• TUJUAN TUGAS
Teruskan teks di bawah tentang pertanyaan "Kapan nikah?" dan beratnya menjalani pernikahan, dimulai tepat setelah kalimat terakhirnya.

• KUTIPAN TERPILIH

^^^^

Kapan Nikah?
Menikah.
Sesuatu yang seringkali dijadikan tujuan menengah kehidupan manusia, khususnya pada usia pertengahan 20-an di Indonesia. Saat di perkumpulan keluarga atau reuni, selalu saja ada pertanyaan,
"Kapan nikah?"
Photo by Eric Alves on Unsplash |
Pertanyaan ini kerap menjadi momok bagi muda - mudi yang baru beranjak dewasa, yang resah karena tak ada tanda menikah dalam waktu dekat. Apalagi jika hampir mendekati umur 30 tahun, atau bahkan sudah lewat, maka kegelisahan semakin menjadi.
Melihat teman yang sudah menikah, atau bahkan sudah memiliki anak, membuat banyak muda - mudi iri dan ingin cepat menikah.
Namun, apakah menikah seindah yang terlihat? Here we go!
Pernikahan adalah sebuah ikatan suci antara dua insan melalui komitmen untuk hidup bersama dan melengkapi satu sama lain. Ikatan suci ini merupakan ibadah yang cukup besar, dan juga sangat berat untuk dijalankan.
Berat? Kok bisa? Bukannya menikah itu enak ya?
Well, mari kita simak mengapa pernikahan itu berat untuk dijalani.
Memahami Karakter Satu Sama Lain
Pernikahan menyatukan dua manusia yang berbeda. Berbeda pola pikir, gender, usia, pola asuh, ekonomi, dan sebagainya. Jika kamu sudah berpacaran bertahun - tahun, dan kamu merasa sudah mengenalnya secara dalam, yakinlah, ketika menikah, kamu akan terkejut dengan sikap dan sifat asli pasangan. Ibarat, saat menikah, kalian akan satu rumah, dan rumah adalah tempat yang nyaman untuk pulang, sehingga saat seseorang berada di rumah sendiri, dia akan memperlihatkan sifat aslinya.
Mulai dari gaya tidurnya, meletakkan handuk, makan, semuanya sudah menjadi siklus kebiasaan sejak dulu. Bahkan pemikiran tentang sesuatu, love language, semuanya bisa berbeda, dan tak jarang menyebabkan pertengkaran sekecil apapun.
Pada beberapa kasus, ketika suami istri langsung punya anak setelah menikah, mereka tak punya banyak waktu untuk mengenal dan memahami karakter satu sama lain. Mereka langsung fokus pada anak. Hal ini tak jarang menyebabkan suami maupun istri sentimental dengan emosi mereka sendiri, karena mereka merasa tak didengarkan dan dipenuhi haknya satu sama lain. Selain itu, bisa jadi suami maupun istri sering marah - marah, bahkan tak jarang dilampiaskan kemarahannya ke anak. Adapula yang responnya diam, seperti perang dingin, dan mencari kenyamanan di luar rumah tangga.
Sulit? Ya sulit. Apalagi kita tidak bisa mengubah karakter seseorang. Sebab, perubahan harus diniatkan dari diri sendiri.
Apa yang harus kita lakukan untuk menghadapi perbedaan karakter pasangan?

^^^^

• DATA YANG DIBERIKAN
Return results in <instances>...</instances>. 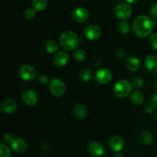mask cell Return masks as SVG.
I'll return each mask as SVG.
<instances>
[{
    "mask_svg": "<svg viewBox=\"0 0 157 157\" xmlns=\"http://www.w3.org/2000/svg\"><path fill=\"white\" fill-rule=\"evenodd\" d=\"M155 23L146 15H139L135 18L133 24V32L140 38H146L151 35Z\"/></svg>",
    "mask_w": 157,
    "mask_h": 157,
    "instance_id": "cell-1",
    "label": "cell"
},
{
    "mask_svg": "<svg viewBox=\"0 0 157 157\" xmlns=\"http://www.w3.org/2000/svg\"><path fill=\"white\" fill-rule=\"evenodd\" d=\"M60 45L65 51H73L78 48L79 40L75 32L67 30L63 32L59 38Z\"/></svg>",
    "mask_w": 157,
    "mask_h": 157,
    "instance_id": "cell-2",
    "label": "cell"
},
{
    "mask_svg": "<svg viewBox=\"0 0 157 157\" xmlns=\"http://www.w3.org/2000/svg\"><path fill=\"white\" fill-rule=\"evenodd\" d=\"M132 90V84L127 80H120L115 84L113 92L120 98H124L128 96Z\"/></svg>",
    "mask_w": 157,
    "mask_h": 157,
    "instance_id": "cell-3",
    "label": "cell"
},
{
    "mask_svg": "<svg viewBox=\"0 0 157 157\" xmlns=\"http://www.w3.org/2000/svg\"><path fill=\"white\" fill-rule=\"evenodd\" d=\"M49 90L53 96L60 98L65 93L66 85L62 80L59 78H53L49 82Z\"/></svg>",
    "mask_w": 157,
    "mask_h": 157,
    "instance_id": "cell-4",
    "label": "cell"
},
{
    "mask_svg": "<svg viewBox=\"0 0 157 157\" xmlns=\"http://www.w3.org/2000/svg\"><path fill=\"white\" fill-rule=\"evenodd\" d=\"M114 12L117 18L123 21H126L131 17L132 9L127 3L120 2L115 6Z\"/></svg>",
    "mask_w": 157,
    "mask_h": 157,
    "instance_id": "cell-5",
    "label": "cell"
},
{
    "mask_svg": "<svg viewBox=\"0 0 157 157\" xmlns=\"http://www.w3.org/2000/svg\"><path fill=\"white\" fill-rule=\"evenodd\" d=\"M18 75L23 81H32L36 77V71L32 65L24 64L19 68Z\"/></svg>",
    "mask_w": 157,
    "mask_h": 157,
    "instance_id": "cell-6",
    "label": "cell"
},
{
    "mask_svg": "<svg viewBox=\"0 0 157 157\" xmlns=\"http://www.w3.org/2000/svg\"><path fill=\"white\" fill-rule=\"evenodd\" d=\"M72 20L75 22L81 23L87 21L89 18V12L86 8L79 7L75 9L72 12Z\"/></svg>",
    "mask_w": 157,
    "mask_h": 157,
    "instance_id": "cell-7",
    "label": "cell"
},
{
    "mask_svg": "<svg viewBox=\"0 0 157 157\" xmlns=\"http://www.w3.org/2000/svg\"><path fill=\"white\" fill-rule=\"evenodd\" d=\"M101 34L102 31L97 25H89L84 29V35L86 38L92 41L98 39L101 36Z\"/></svg>",
    "mask_w": 157,
    "mask_h": 157,
    "instance_id": "cell-8",
    "label": "cell"
},
{
    "mask_svg": "<svg viewBox=\"0 0 157 157\" xmlns=\"http://www.w3.org/2000/svg\"><path fill=\"white\" fill-rule=\"evenodd\" d=\"M95 79L98 83L101 84H107L111 81L112 73L107 68H101L97 71Z\"/></svg>",
    "mask_w": 157,
    "mask_h": 157,
    "instance_id": "cell-9",
    "label": "cell"
},
{
    "mask_svg": "<svg viewBox=\"0 0 157 157\" xmlns=\"http://www.w3.org/2000/svg\"><path fill=\"white\" fill-rule=\"evenodd\" d=\"M22 101L25 105L32 107L38 102V94L33 90H28L23 93Z\"/></svg>",
    "mask_w": 157,
    "mask_h": 157,
    "instance_id": "cell-10",
    "label": "cell"
},
{
    "mask_svg": "<svg viewBox=\"0 0 157 157\" xmlns=\"http://www.w3.org/2000/svg\"><path fill=\"white\" fill-rule=\"evenodd\" d=\"M109 146L112 151L118 153L124 149V141L121 136L115 135V136H112L109 140Z\"/></svg>",
    "mask_w": 157,
    "mask_h": 157,
    "instance_id": "cell-11",
    "label": "cell"
},
{
    "mask_svg": "<svg viewBox=\"0 0 157 157\" xmlns=\"http://www.w3.org/2000/svg\"><path fill=\"white\" fill-rule=\"evenodd\" d=\"M69 61V55L65 52H59L53 57V64L56 67H61L66 65Z\"/></svg>",
    "mask_w": 157,
    "mask_h": 157,
    "instance_id": "cell-12",
    "label": "cell"
},
{
    "mask_svg": "<svg viewBox=\"0 0 157 157\" xmlns=\"http://www.w3.org/2000/svg\"><path fill=\"white\" fill-rule=\"evenodd\" d=\"M87 150L89 153L95 157L102 156L105 153V149L98 142H92L87 147Z\"/></svg>",
    "mask_w": 157,
    "mask_h": 157,
    "instance_id": "cell-13",
    "label": "cell"
},
{
    "mask_svg": "<svg viewBox=\"0 0 157 157\" xmlns=\"http://www.w3.org/2000/svg\"><path fill=\"white\" fill-rule=\"evenodd\" d=\"M11 147L15 153H21L27 150L28 144L27 142L22 138H15L13 142L11 144Z\"/></svg>",
    "mask_w": 157,
    "mask_h": 157,
    "instance_id": "cell-14",
    "label": "cell"
},
{
    "mask_svg": "<svg viewBox=\"0 0 157 157\" xmlns=\"http://www.w3.org/2000/svg\"><path fill=\"white\" fill-rule=\"evenodd\" d=\"M17 108V104L14 100L6 99V101L3 102L2 106V110L6 113H12L14 111H15Z\"/></svg>",
    "mask_w": 157,
    "mask_h": 157,
    "instance_id": "cell-15",
    "label": "cell"
},
{
    "mask_svg": "<svg viewBox=\"0 0 157 157\" xmlns=\"http://www.w3.org/2000/svg\"><path fill=\"white\" fill-rule=\"evenodd\" d=\"M126 67L130 71H136L140 67V62L137 58L130 56L126 61Z\"/></svg>",
    "mask_w": 157,
    "mask_h": 157,
    "instance_id": "cell-16",
    "label": "cell"
},
{
    "mask_svg": "<svg viewBox=\"0 0 157 157\" xmlns=\"http://www.w3.org/2000/svg\"><path fill=\"white\" fill-rule=\"evenodd\" d=\"M87 108L83 104H77V105H75V108H74V114H75V117L79 120H82L85 118L86 116H87Z\"/></svg>",
    "mask_w": 157,
    "mask_h": 157,
    "instance_id": "cell-17",
    "label": "cell"
},
{
    "mask_svg": "<svg viewBox=\"0 0 157 157\" xmlns=\"http://www.w3.org/2000/svg\"><path fill=\"white\" fill-rule=\"evenodd\" d=\"M145 67L149 71L156 70L157 67V57L154 55H149L145 59Z\"/></svg>",
    "mask_w": 157,
    "mask_h": 157,
    "instance_id": "cell-18",
    "label": "cell"
},
{
    "mask_svg": "<svg viewBox=\"0 0 157 157\" xmlns=\"http://www.w3.org/2000/svg\"><path fill=\"white\" fill-rule=\"evenodd\" d=\"M130 100H131V102L134 105H141L144 102V95L140 90H135L134 92H133L131 96H130Z\"/></svg>",
    "mask_w": 157,
    "mask_h": 157,
    "instance_id": "cell-19",
    "label": "cell"
},
{
    "mask_svg": "<svg viewBox=\"0 0 157 157\" xmlns=\"http://www.w3.org/2000/svg\"><path fill=\"white\" fill-rule=\"evenodd\" d=\"M140 140L144 145L149 146L153 143V136L150 131H144L140 133Z\"/></svg>",
    "mask_w": 157,
    "mask_h": 157,
    "instance_id": "cell-20",
    "label": "cell"
},
{
    "mask_svg": "<svg viewBox=\"0 0 157 157\" xmlns=\"http://www.w3.org/2000/svg\"><path fill=\"white\" fill-rule=\"evenodd\" d=\"M45 50L48 53L53 54L56 52L58 49V44L55 40H48L45 43Z\"/></svg>",
    "mask_w": 157,
    "mask_h": 157,
    "instance_id": "cell-21",
    "label": "cell"
},
{
    "mask_svg": "<svg viewBox=\"0 0 157 157\" xmlns=\"http://www.w3.org/2000/svg\"><path fill=\"white\" fill-rule=\"evenodd\" d=\"M47 0H32V7L35 11L41 12L47 7Z\"/></svg>",
    "mask_w": 157,
    "mask_h": 157,
    "instance_id": "cell-22",
    "label": "cell"
},
{
    "mask_svg": "<svg viewBox=\"0 0 157 157\" xmlns=\"http://www.w3.org/2000/svg\"><path fill=\"white\" fill-rule=\"evenodd\" d=\"M73 57L78 61H84L87 58V53L82 49H76L74 52Z\"/></svg>",
    "mask_w": 157,
    "mask_h": 157,
    "instance_id": "cell-23",
    "label": "cell"
},
{
    "mask_svg": "<svg viewBox=\"0 0 157 157\" xmlns=\"http://www.w3.org/2000/svg\"><path fill=\"white\" fill-rule=\"evenodd\" d=\"M92 71L89 68H84L80 73V78L83 81H89L92 78Z\"/></svg>",
    "mask_w": 157,
    "mask_h": 157,
    "instance_id": "cell-24",
    "label": "cell"
},
{
    "mask_svg": "<svg viewBox=\"0 0 157 157\" xmlns=\"http://www.w3.org/2000/svg\"><path fill=\"white\" fill-rule=\"evenodd\" d=\"M130 26L128 22L125 21H122L118 25V30L121 34H127L130 32Z\"/></svg>",
    "mask_w": 157,
    "mask_h": 157,
    "instance_id": "cell-25",
    "label": "cell"
},
{
    "mask_svg": "<svg viewBox=\"0 0 157 157\" xmlns=\"http://www.w3.org/2000/svg\"><path fill=\"white\" fill-rule=\"evenodd\" d=\"M0 157H10L11 150L6 144H0Z\"/></svg>",
    "mask_w": 157,
    "mask_h": 157,
    "instance_id": "cell-26",
    "label": "cell"
},
{
    "mask_svg": "<svg viewBox=\"0 0 157 157\" xmlns=\"http://www.w3.org/2000/svg\"><path fill=\"white\" fill-rule=\"evenodd\" d=\"M144 85V80L140 77H135L132 81V86L136 88H140Z\"/></svg>",
    "mask_w": 157,
    "mask_h": 157,
    "instance_id": "cell-27",
    "label": "cell"
},
{
    "mask_svg": "<svg viewBox=\"0 0 157 157\" xmlns=\"http://www.w3.org/2000/svg\"><path fill=\"white\" fill-rule=\"evenodd\" d=\"M35 15H36V11L33 8L32 9L29 8V9H27L25 11L24 15L28 19H32V18H33L35 16Z\"/></svg>",
    "mask_w": 157,
    "mask_h": 157,
    "instance_id": "cell-28",
    "label": "cell"
},
{
    "mask_svg": "<svg viewBox=\"0 0 157 157\" xmlns=\"http://www.w3.org/2000/svg\"><path fill=\"white\" fill-rule=\"evenodd\" d=\"M150 43L155 50H157V32L151 34L150 37Z\"/></svg>",
    "mask_w": 157,
    "mask_h": 157,
    "instance_id": "cell-29",
    "label": "cell"
},
{
    "mask_svg": "<svg viewBox=\"0 0 157 157\" xmlns=\"http://www.w3.org/2000/svg\"><path fill=\"white\" fill-rule=\"evenodd\" d=\"M150 13L152 18L157 19V3H155L152 6V7L150 8Z\"/></svg>",
    "mask_w": 157,
    "mask_h": 157,
    "instance_id": "cell-30",
    "label": "cell"
},
{
    "mask_svg": "<svg viewBox=\"0 0 157 157\" xmlns=\"http://www.w3.org/2000/svg\"><path fill=\"white\" fill-rule=\"evenodd\" d=\"M153 110H154V105L152 104V102L147 103L145 105V107H144V110L147 113H151L153 111Z\"/></svg>",
    "mask_w": 157,
    "mask_h": 157,
    "instance_id": "cell-31",
    "label": "cell"
},
{
    "mask_svg": "<svg viewBox=\"0 0 157 157\" xmlns=\"http://www.w3.org/2000/svg\"><path fill=\"white\" fill-rule=\"evenodd\" d=\"M117 55L119 58H124L127 56V52H126L124 48H119L117 51Z\"/></svg>",
    "mask_w": 157,
    "mask_h": 157,
    "instance_id": "cell-32",
    "label": "cell"
},
{
    "mask_svg": "<svg viewBox=\"0 0 157 157\" xmlns=\"http://www.w3.org/2000/svg\"><path fill=\"white\" fill-rule=\"evenodd\" d=\"M14 140H15V138H14L13 136L10 134V133H7V134H6L4 136V140L10 144L13 142Z\"/></svg>",
    "mask_w": 157,
    "mask_h": 157,
    "instance_id": "cell-33",
    "label": "cell"
},
{
    "mask_svg": "<svg viewBox=\"0 0 157 157\" xmlns=\"http://www.w3.org/2000/svg\"><path fill=\"white\" fill-rule=\"evenodd\" d=\"M38 80H39L40 83H41V84H45V83H47L48 81V76L46 75H41L39 76V78H38Z\"/></svg>",
    "mask_w": 157,
    "mask_h": 157,
    "instance_id": "cell-34",
    "label": "cell"
},
{
    "mask_svg": "<svg viewBox=\"0 0 157 157\" xmlns=\"http://www.w3.org/2000/svg\"><path fill=\"white\" fill-rule=\"evenodd\" d=\"M152 104L154 105V107H157V93L155 94L152 98Z\"/></svg>",
    "mask_w": 157,
    "mask_h": 157,
    "instance_id": "cell-35",
    "label": "cell"
},
{
    "mask_svg": "<svg viewBox=\"0 0 157 157\" xmlns=\"http://www.w3.org/2000/svg\"><path fill=\"white\" fill-rule=\"evenodd\" d=\"M129 4H137L140 0H126Z\"/></svg>",
    "mask_w": 157,
    "mask_h": 157,
    "instance_id": "cell-36",
    "label": "cell"
},
{
    "mask_svg": "<svg viewBox=\"0 0 157 157\" xmlns=\"http://www.w3.org/2000/svg\"><path fill=\"white\" fill-rule=\"evenodd\" d=\"M113 157H124V156L122 154V153H121L118 152V153H115L114 154H113Z\"/></svg>",
    "mask_w": 157,
    "mask_h": 157,
    "instance_id": "cell-37",
    "label": "cell"
},
{
    "mask_svg": "<svg viewBox=\"0 0 157 157\" xmlns=\"http://www.w3.org/2000/svg\"><path fill=\"white\" fill-rule=\"evenodd\" d=\"M154 87H155V89H156V90H157V81L156 83H155V85H154Z\"/></svg>",
    "mask_w": 157,
    "mask_h": 157,
    "instance_id": "cell-38",
    "label": "cell"
},
{
    "mask_svg": "<svg viewBox=\"0 0 157 157\" xmlns=\"http://www.w3.org/2000/svg\"><path fill=\"white\" fill-rule=\"evenodd\" d=\"M155 121H156V123H157V113L156 115H155Z\"/></svg>",
    "mask_w": 157,
    "mask_h": 157,
    "instance_id": "cell-39",
    "label": "cell"
},
{
    "mask_svg": "<svg viewBox=\"0 0 157 157\" xmlns=\"http://www.w3.org/2000/svg\"><path fill=\"white\" fill-rule=\"evenodd\" d=\"M155 74H156V75L157 76V67L156 68V70H155Z\"/></svg>",
    "mask_w": 157,
    "mask_h": 157,
    "instance_id": "cell-40",
    "label": "cell"
},
{
    "mask_svg": "<svg viewBox=\"0 0 157 157\" xmlns=\"http://www.w3.org/2000/svg\"><path fill=\"white\" fill-rule=\"evenodd\" d=\"M83 1H87V0H83Z\"/></svg>",
    "mask_w": 157,
    "mask_h": 157,
    "instance_id": "cell-41",
    "label": "cell"
},
{
    "mask_svg": "<svg viewBox=\"0 0 157 157\" xmlns=\"http://www.w3.org/2000/svg\"><path fill=\"white\" fill-rule=\"evenodd\" d=\"M114 1H117V0H114Z\"/></svg>",
    "mask_w": 157,
    "mask_h": 157,
    "instance_id": "cell-42",
    "label": "cell"
},
{
    "mask_svg": "<svg viewBox=\"0 0 157 157\" xmlns=\"http://www.w3.org/2000/svg\"><path fill=\"white\" fill-rule=\"evenodd\" d=\"M102 157H105V156H102Z\"/></svg>",
    "mask_w": 157,
    "mask_h": 157,
    "instance_id": "cell-43",
    "label": "cell"
}]
</instances>
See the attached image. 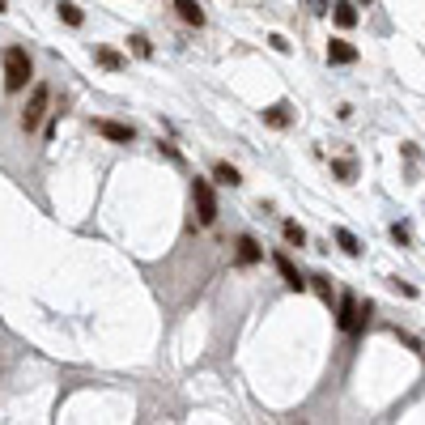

^^^^

• KELUARAN YANG DIHARAPKAN
Pertama, deeptalk. Bicarakan apapun kepada pasangan, di waktu dan mood yang tepat. Misalnya, menjelang tidur, atau saat libur. Bicarakan padanya bahwa kamu tidak suka sifatnya yang ini, atau kamu mengagumi sifatnya yang itu. Dan kebanyakan, sifat yang ada pada seseorang disebabkan oleh suatu peristiwa di masa lalu. Ketika kita tahu latar belakang sifatnya seperti apa, kita bisa berempati, atau mengingatkannya sesuai dengan konteks, tanpa menyinggung perasaannya.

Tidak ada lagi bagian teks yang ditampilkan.